Q From Richard Hillman: I can't find the etymology of tussie-mussie anywhere! Can you help?

A This ignorant linguaphile’s first thought was “what in the name of everything wonderful is a ‘tussie mussie’?” A visit to the Web site of the Royal Horticultural Society sorted that out: “Tussie-mussies are posies assembled from a carefully chosen selection of flowers and herbs, usually to convey a specific message.” Then I went to my dictionaries: “Origin unknown”.

The Oxford English Dictionary is a little more forthcoming. It says that it may be a rhyming reduplicated form of tussy. This may in turn have come from an unrecorded word tus or tusse in the sense of a nosegay or garland of flowers. So its history is indeed poorly understood and “origin unknown” is a pretty good summary.

The word has gone through lots of different forms, suggesting that its early users were as uncertain about its antecedents as we are today. Its first recorded appearance was in about 1440, when it was written as tusmose. In later centuries the spelling settled down to tuzzy-muzzy.

Material supplied
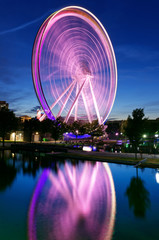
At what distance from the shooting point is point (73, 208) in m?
8.67

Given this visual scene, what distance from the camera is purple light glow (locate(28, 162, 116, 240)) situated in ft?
21.3

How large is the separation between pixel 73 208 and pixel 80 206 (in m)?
0.37

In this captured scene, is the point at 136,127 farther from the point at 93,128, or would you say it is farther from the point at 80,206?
the point at 93,128

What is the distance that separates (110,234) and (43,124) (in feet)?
165

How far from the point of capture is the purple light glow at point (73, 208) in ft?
21.3

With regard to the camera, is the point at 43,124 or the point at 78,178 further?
the point at 43,124

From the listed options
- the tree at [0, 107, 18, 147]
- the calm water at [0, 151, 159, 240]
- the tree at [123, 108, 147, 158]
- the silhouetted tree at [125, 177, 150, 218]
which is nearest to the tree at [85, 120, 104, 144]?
the tree at [0, 107, 18, 147]

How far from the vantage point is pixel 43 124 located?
5538 cm

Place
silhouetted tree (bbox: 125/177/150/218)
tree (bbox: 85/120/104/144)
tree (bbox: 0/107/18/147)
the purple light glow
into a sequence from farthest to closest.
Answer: tree (bbox: 85/120/104/144) < tree (bbox: 0/107/18/147) < silhouetted tree (bbox: 125/177/150/218) < the purple light glow

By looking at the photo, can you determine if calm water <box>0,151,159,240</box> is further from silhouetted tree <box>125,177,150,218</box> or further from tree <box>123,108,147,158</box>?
tree <box>123,108,147,158</box>

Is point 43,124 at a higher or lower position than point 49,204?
higher

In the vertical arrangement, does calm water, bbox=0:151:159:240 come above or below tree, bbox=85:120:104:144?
below

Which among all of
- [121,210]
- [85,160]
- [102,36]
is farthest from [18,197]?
[102,36]

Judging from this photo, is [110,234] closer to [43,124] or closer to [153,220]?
[153,220]
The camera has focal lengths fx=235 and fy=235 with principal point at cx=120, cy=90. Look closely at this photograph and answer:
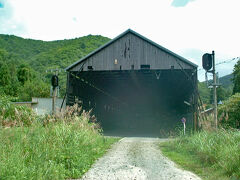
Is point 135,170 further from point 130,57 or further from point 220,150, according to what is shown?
point 130,57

What to work on
Please reproduce the passage about the origin of tussie-mussie word for word, from start to finish. The material comes from a different source than the passage about the word tussie-mussie.

Answer
Q From Richard Hillman: I can't find the etymology of tussie-mussie anywhere! Can you help?

A This ignorant linguaphile’s first thought was “what in the name of everything wonderful is a ‘tussie mussie’?” A visit to the Web site of the Royal Horticultural Society sorted that out: “Tussie-mussies are posies assembled from a carefully chosen selection of flowers and herbs, usually to convey a specific message.” Then I went to my dictionaries: “Origin unknown”.

The Oxford English Dictionary is a little more forthcoming. It says that it may be a rhyming reduplicated form of tussy. This may in turn have come from an unrecorded word tus or tusse in the sense of a nosegay or garland of flowers. So its history is indeed poorly understood and “origin unknown” is a pretty good summary.

The word has gone through lots of different forms, suggesting that its early users were as uncertain about its antecedents as we are today. Its first recorded appearance was in about 1440, when it was written as tusmose. In later centuries the spelling settled down to tuzzy-muzzy.